> SUPPLIED TEXT:
CODEWITHSUNDEEP
phpjqueryajax
user1385745
user1385745

Reputation: 33

return php variable to jquery ajax

I have an ajax function in jquery calling a php file to perform some operation on my database, but the result may vary. I want to output a different message whether it succeeded or not

i have this : 

echo '<button id="remove_dir" onclick="removed('.$dir_id.')">remove directory</button>';

<script type="text/javascript">
    function removed(did){
        $.ajax({ 
            type: "POST", 
            url: "rmdir.php", 
            data: {dir_id: did},
            success: function(rmd){ 
                if(rmd==0)
                    alert("deleted");
                else
                    alert("not empty");
                window.location.reload(true);
            } 
        }); 
    }
</script>

and this 

   <?php
require('bdd_connect.php');
require('functions/file_operation.php');
if(isset($_POST['dir_id'])){
    $rmd=remove_dir($_POST['dir_id'],$bdd);
}
?>

my question is, how to return $rmd so in the $.ajax, i can alert the correct message ?

thank you for your answers

Upvotes: 3

Views: 17380

Answers (5)

Sinetheta
Sinetheta

Reputation: 9449

You need your php file to send something back, then you need the ajax call on the original page to behave based on the response.

> RECORDS SHOWN:
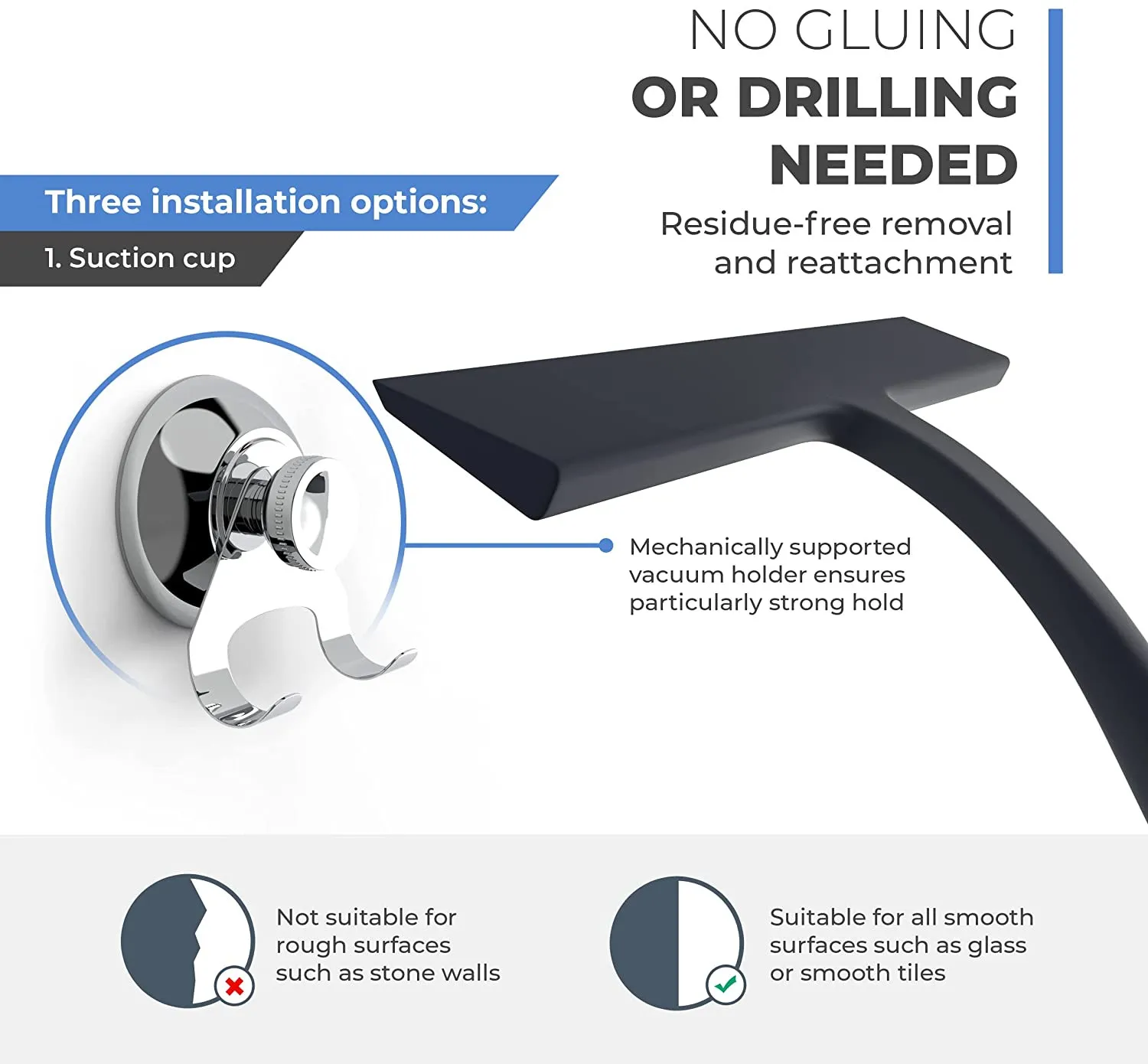 NO GLUING
OR DRILLING
NEEDED

Residue-free removal and reattachment

Three installation options:

1. Suction cup

Mechanically supported vacuum holder ensures particularly strong hold

Not suitable for rough surfaces such as stone walls

Suitable for all smooth surfaces such as glass or smooth tiles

> ASSIGNED TASK: Continue the forum thread on returning a PHP variable to a jQuery AJAX call, picking up after its last sentence.

> SOLVED EXERCISE:
php:

if(isset($_POST['dir_id'])){
    $rmd=remove_dir($dir_id,$bdd);  
    echo "{'rmd':$rmd}";
}

which will output one of two things: {"rmd": 0} or {"rmd": 1}

We can simulate this return on jsBin

Then use jquery to get the value and do something based on the response in our callback:

$.ajax({ 
    type: "POST",
    dataType: 'json',
    url: "http://jsbin.com/iwokag/3",
    success: function(data){ 
        alert('rmd = ' + data.rmd)
    } 
});

View the code, then watch it run. Only I didn't send any data here, my example page always returns the same response.

Upvotes: 1

VVLeon
VVLeon

Reputation: 399

Try echo the $rmd out in the php code, as an return to the ajax.

if(isset($_POST['dir_id'])){
    $rmd=remove_dir($dir_id,$bdd);  
    //if $rmd = 1 alert('directory not empty');
    //if $rmd = 0 alert('directory deleted');
    echo $rmd;
}

Your "rmd" in success: function(rmd) should receive the callabck.

Upvotes: 0

adeneo
adeneo

Reputation: 318372

PHP

<?php
   require('bdd_connect.php');
   require('functions/file_operation.php');
   if (isset($_POST['dir_id'])){
      $rmd=remove_dir($dir_id,$bdd); 
      echo $rmd;
   }
?>

JS

function removed(did){
    $.ajax({ 
        type: "POST", 
        url: "rmdir.php", 
        data: {dir_id: did}
    }).done(function(rmd) {
         if (rmd===0) {
            alert("deleted");
         }else{
            alert("not empty");
            window.location.reload(true);  
         }
    });
}

Upvotes: 5

Doug Molineux
Doug Molineux

Reputation: 12431

Just try echoing $rmd in your ajax file, and then watching the console (try console.log(rmd) in your ajax response block)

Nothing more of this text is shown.